Textauszug>
■ ■ ■

Bild: Es gibt keine Alternative zum höher-schneller-weiter? Zumindest nicht an…
## Die Lehre
Rund 430.000 Studierende sind in Deutschland im Fach Wirtschaft
eingeschrieben. Sie alle belegen auch Kurse in der Volkswirtschaftslehre
(VWL) und werden dort mit einer Theorie konfrontiert, die völlig
realitätsfern ist und bis heute so tut, als ob es die Finanzkrise nie
gegeben hätte. Denn die sogenannten neoklassischen Modelle gehen davon aus,
dass die Märkte zum Gleichgewicht tendieren. [1][Krisen] sind nicht
vorgesehen, sondern werden per Definition weitgehend ausgeschlossen.
Kritische Studierende monieren schon seit Jahren, dass ihnen ein Zerrbild
der Wirklichkeit vermittelt wird, und haben das Netzwerk Plurale Ökonomik“
gegründet, um die einseitige Lehre zu reformieren. Viele Professoren
stimmen ihnen sogar zu. Aber geändert hat sich in den Vorlesungen trotzdem
nichts, wie jetzt eine Studie zeigt, die von der Hans-Böckler-Stiftung
finanziert wurde.

■ ■ ■

Datensatzinhalt>
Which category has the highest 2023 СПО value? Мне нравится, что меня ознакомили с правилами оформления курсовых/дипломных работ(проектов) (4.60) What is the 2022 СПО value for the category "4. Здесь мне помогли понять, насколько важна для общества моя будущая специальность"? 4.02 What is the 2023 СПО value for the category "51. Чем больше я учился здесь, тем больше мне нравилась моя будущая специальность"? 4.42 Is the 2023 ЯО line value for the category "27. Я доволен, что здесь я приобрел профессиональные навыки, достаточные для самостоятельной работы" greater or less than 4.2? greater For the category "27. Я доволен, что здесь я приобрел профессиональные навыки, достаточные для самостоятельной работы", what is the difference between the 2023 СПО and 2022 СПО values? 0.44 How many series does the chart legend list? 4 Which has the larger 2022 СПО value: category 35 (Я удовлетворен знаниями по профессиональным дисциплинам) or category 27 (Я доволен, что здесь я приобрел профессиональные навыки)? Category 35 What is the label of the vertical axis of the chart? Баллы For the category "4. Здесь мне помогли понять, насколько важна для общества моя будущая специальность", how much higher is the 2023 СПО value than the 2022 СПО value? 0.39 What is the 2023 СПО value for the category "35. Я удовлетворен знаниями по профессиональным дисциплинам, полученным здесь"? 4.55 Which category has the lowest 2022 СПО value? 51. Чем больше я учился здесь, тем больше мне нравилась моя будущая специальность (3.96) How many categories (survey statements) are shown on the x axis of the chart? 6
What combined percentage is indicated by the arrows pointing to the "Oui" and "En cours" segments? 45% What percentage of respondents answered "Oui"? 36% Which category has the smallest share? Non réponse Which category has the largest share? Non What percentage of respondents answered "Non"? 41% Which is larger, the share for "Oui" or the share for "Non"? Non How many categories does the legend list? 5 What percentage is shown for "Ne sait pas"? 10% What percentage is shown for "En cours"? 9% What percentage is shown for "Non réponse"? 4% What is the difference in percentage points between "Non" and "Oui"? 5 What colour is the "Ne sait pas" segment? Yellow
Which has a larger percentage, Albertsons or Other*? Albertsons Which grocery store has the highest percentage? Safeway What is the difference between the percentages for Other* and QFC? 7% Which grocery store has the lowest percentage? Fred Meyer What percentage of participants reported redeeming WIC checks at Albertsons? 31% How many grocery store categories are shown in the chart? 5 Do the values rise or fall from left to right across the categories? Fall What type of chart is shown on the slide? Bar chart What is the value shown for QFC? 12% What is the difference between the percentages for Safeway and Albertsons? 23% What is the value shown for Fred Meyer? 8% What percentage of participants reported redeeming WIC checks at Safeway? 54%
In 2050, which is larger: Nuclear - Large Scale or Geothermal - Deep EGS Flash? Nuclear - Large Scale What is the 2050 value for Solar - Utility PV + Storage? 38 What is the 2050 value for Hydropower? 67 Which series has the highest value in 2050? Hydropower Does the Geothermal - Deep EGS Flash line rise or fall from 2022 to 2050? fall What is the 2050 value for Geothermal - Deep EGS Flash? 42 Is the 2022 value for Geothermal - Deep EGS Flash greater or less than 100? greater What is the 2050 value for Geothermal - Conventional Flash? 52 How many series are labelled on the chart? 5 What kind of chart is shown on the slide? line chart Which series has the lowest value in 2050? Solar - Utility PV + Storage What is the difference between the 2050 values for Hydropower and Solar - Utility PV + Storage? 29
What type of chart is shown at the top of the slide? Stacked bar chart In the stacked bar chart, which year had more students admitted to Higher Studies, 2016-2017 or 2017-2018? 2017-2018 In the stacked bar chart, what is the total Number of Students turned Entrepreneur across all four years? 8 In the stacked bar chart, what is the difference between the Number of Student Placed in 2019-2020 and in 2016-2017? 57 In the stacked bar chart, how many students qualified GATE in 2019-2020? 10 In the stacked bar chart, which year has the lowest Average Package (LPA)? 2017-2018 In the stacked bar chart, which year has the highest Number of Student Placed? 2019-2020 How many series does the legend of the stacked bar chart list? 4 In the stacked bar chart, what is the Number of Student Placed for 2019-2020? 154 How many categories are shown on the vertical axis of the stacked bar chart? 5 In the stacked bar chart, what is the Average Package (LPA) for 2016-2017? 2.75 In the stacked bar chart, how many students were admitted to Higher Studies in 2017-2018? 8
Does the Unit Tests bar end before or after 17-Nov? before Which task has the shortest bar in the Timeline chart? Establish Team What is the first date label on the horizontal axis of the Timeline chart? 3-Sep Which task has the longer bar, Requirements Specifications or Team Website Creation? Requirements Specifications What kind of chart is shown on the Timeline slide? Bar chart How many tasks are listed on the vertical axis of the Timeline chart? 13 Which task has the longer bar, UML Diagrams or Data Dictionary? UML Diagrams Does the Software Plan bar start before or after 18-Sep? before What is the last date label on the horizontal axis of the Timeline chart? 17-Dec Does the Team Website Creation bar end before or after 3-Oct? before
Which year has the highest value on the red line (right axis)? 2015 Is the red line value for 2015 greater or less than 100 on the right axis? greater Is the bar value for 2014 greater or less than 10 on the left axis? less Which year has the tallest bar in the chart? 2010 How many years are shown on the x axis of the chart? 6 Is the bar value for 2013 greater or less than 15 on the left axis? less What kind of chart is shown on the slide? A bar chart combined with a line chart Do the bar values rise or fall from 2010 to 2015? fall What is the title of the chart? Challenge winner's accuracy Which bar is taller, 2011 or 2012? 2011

■ ■ ■

Fasse den Textauszug zur VWL-Lehre in zwei Sätzen zusammen.

Antwortfeld> Die rund 430.000 Wirtschaftsstudierenden in Deutschland lernen in der Volkswirtschaftslehre realitätsferne neoklassische Modelle, die von zum Gleichgewicht tendierenden Märkten ausgehen und Krisen weitgehend ausschließen. Kritische Studierende haben das Netzwerk Plurale Ökonomik gegründet, um diese einseitige Lehre zu reformieren, doch laut einer von der Hans-Böckler-Stiftung finanzierten Studie hat sich in den Vorlesungen nichts geändert.